Problem requirements. Copy the text of each item below word for word, and leave the pictures out.
** Opening Data to examine block **
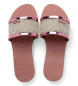 Havaianas Flip flops You Trancoso Premium pink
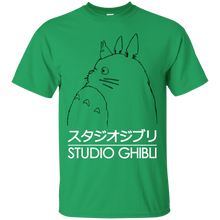 Load image into Gallery viewer, miyazaki T-Shirt - usatodayshirt.com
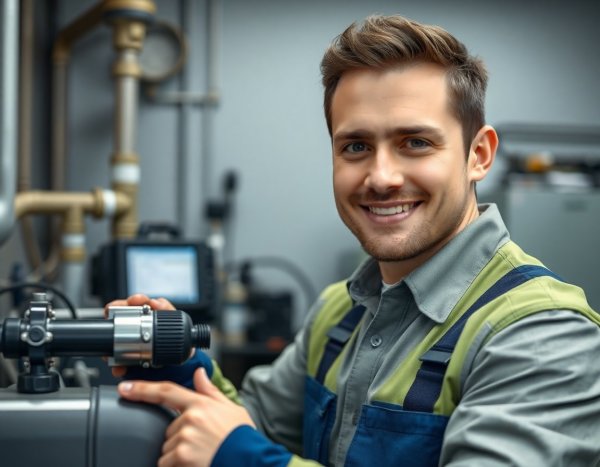 Sewage And Sump Pump Services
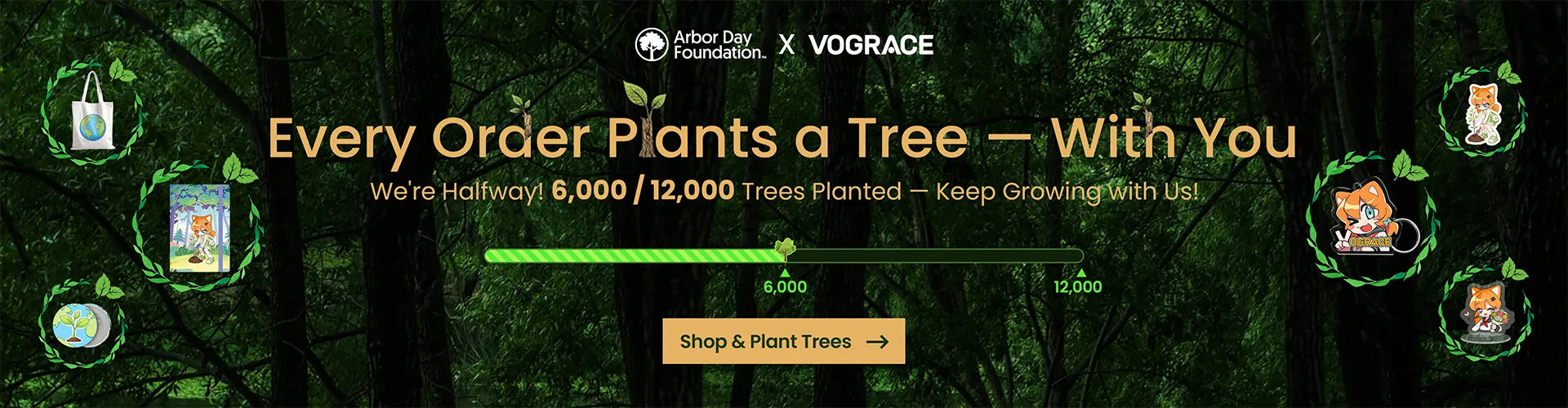 home_banner|EVERY ORDER PLANTS A TREE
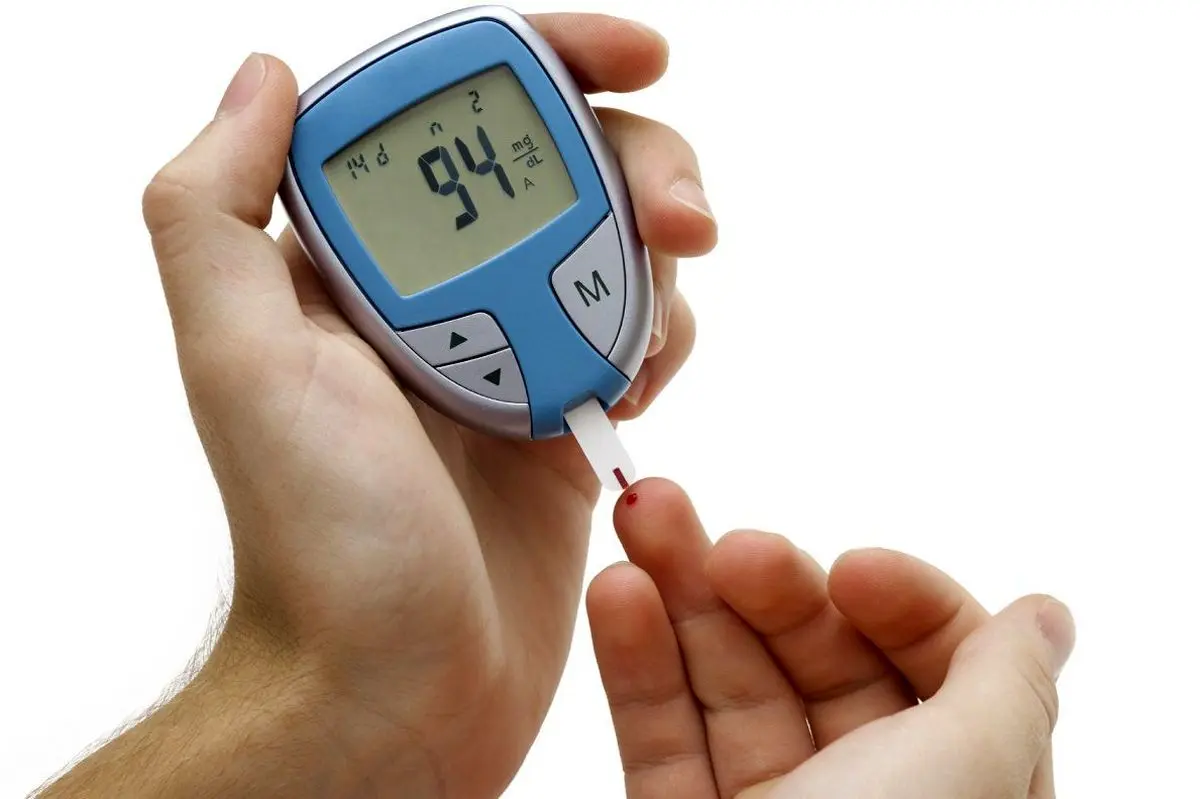 کاهش خطر ابتلا به دیابت به وسیله نور طبیعی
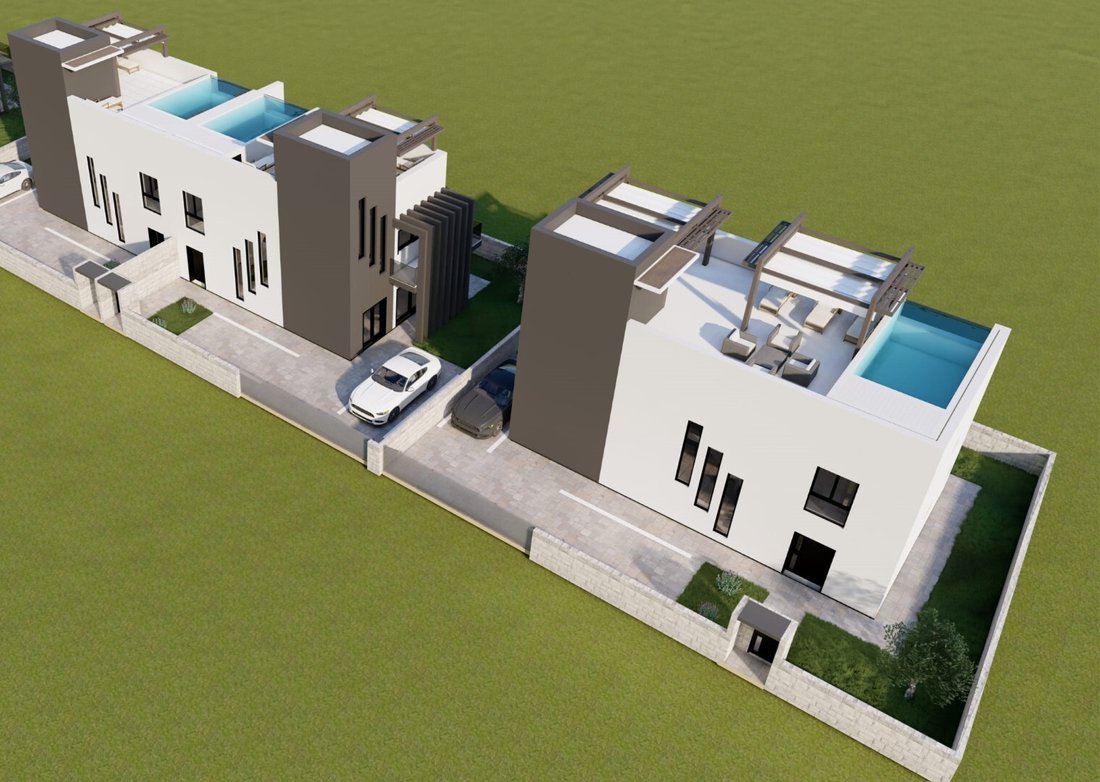 House in Nin, Zadar County, Croatia 3 - 16811385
** Closing Data to examine block **
Solved exercise.
 Havaianas Flip flops You Trancoso Premium pink
 Load image into Gallery viewer, miyazaki T-Shirt - usatodayshirt.com
 Sewage And Sump Pump Services
 home_banner|EVERY ORDER PLANTS A TREE
 کاهش خطر ابتلا به دیابت به وسیله نور طبیعی
 House in Nin, Zadar County, Croatia 3 - 16811385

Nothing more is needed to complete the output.